> [Texte choisi]:
« Si le GM veut rester dans l’histoire comme celui qui aura été totalement en phase
avec les Mauriciens, il aura à revenir sur l’âge de la pension de vieillesse »
Notre invité pour cette dernière interview de l’année est l’ex-Président de la République, Cassam Uteem. Il nous partage ses vues sur la vie de l’Alliance du changement et son scepticisme qu’elle ira groupé à la fin de son mandat, son évolution personnelle sur la légalisation de la drogue douce et surtout son appel pour une île Maurice unie dans sa diversité rejetant fermement toute friction qui entreverait les progès du vivre-ensemble.
Êtes-vous de ceux qui disent que 2025 a été à Maurice l’année de tous les espoirs, ainsi que celle de toutes les déceptions ?

> [Consignes]:
Pouvez-vous recopier fidèlement le passage de l'entretien avec Cassam Uteem qui va de « Notre invité pour » à « progès du vivre-ensemble. » ?

> [Extrait du corpus]:
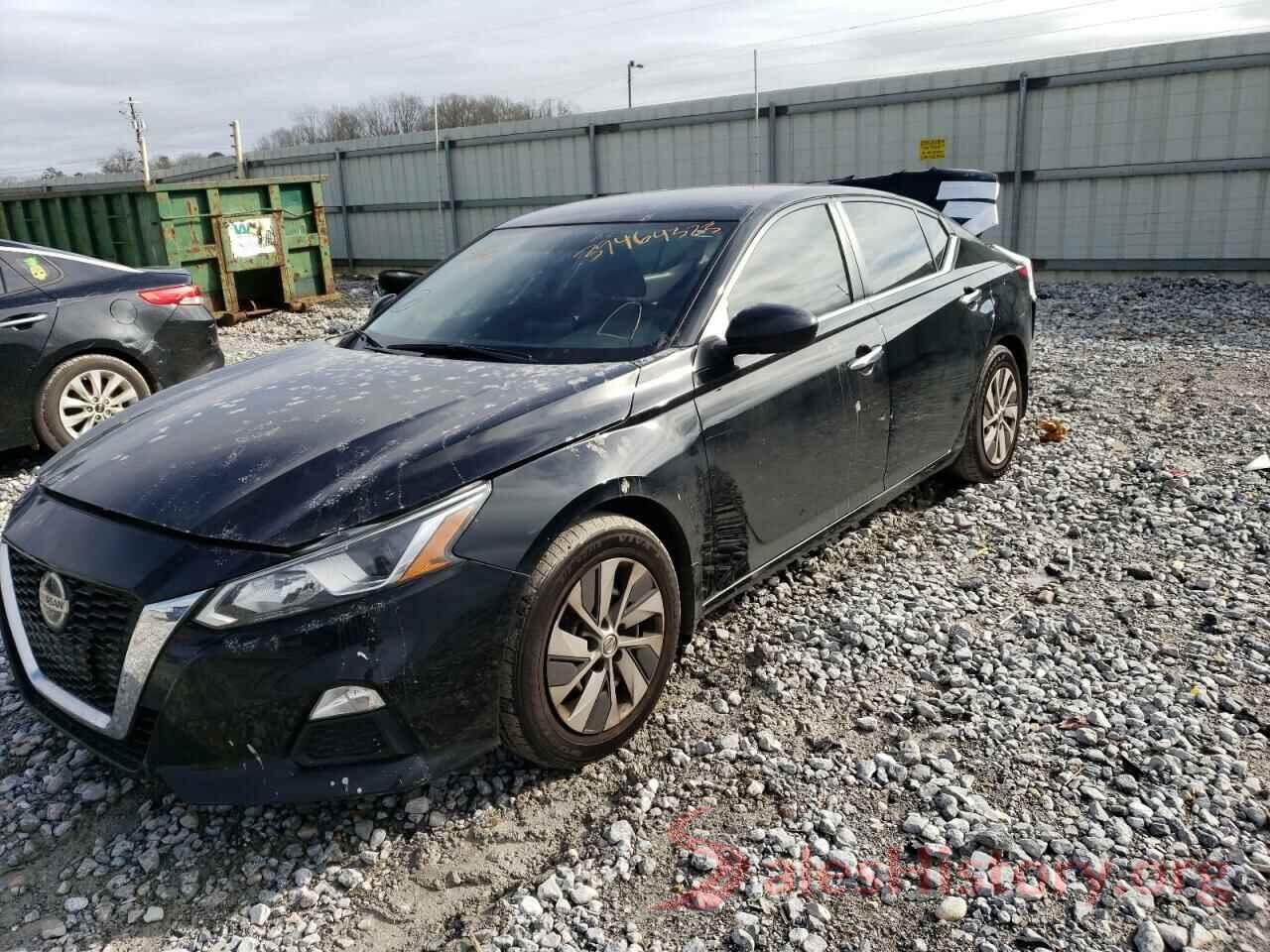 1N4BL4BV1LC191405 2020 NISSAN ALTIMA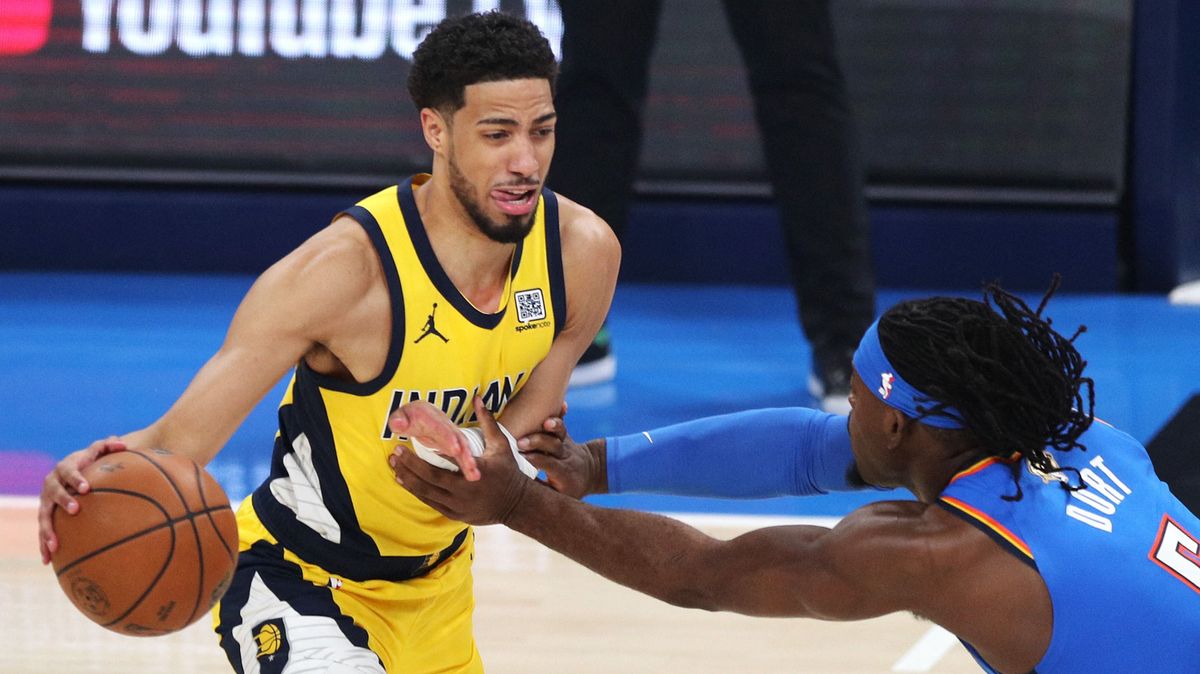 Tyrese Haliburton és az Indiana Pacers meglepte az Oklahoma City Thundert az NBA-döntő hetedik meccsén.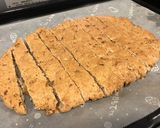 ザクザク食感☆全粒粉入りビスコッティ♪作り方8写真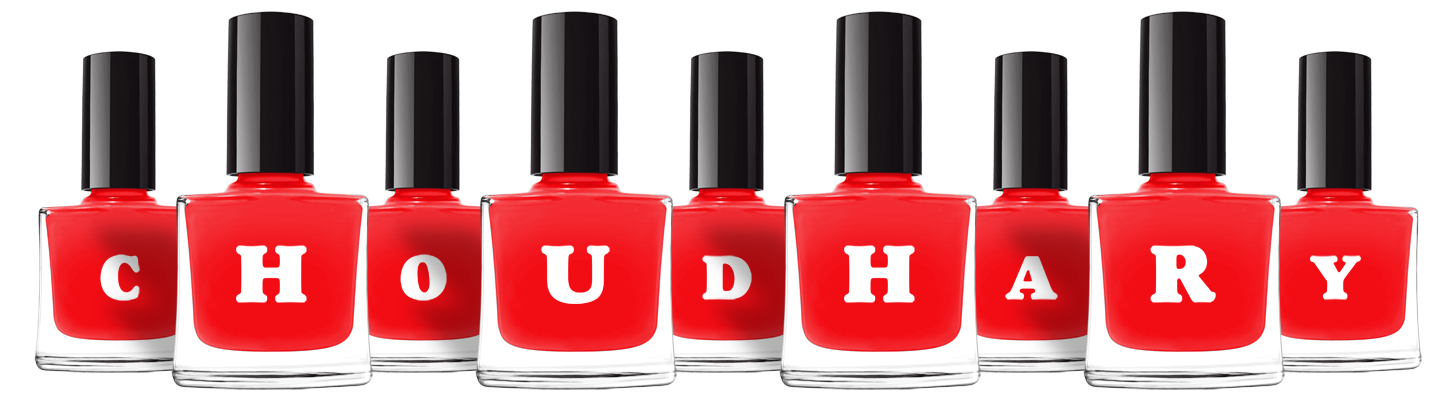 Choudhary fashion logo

> [Résultat obtenu]:
Notre invité pour cette dernière interview de l’année est l’ex-Président de la République, Cassam Uteem. Il nous partage ses vues sur la vie de l’Alliance du changement et son scepticisme qu’elle ira groupé à la fin de son mandat, son évolution personnelle sur la légalisation de la drogue douce et surtout son appel pour une île Maurice unie dans sa diversité rejetant fermement toute friction qui entreverait les progès du vivre-ensemble.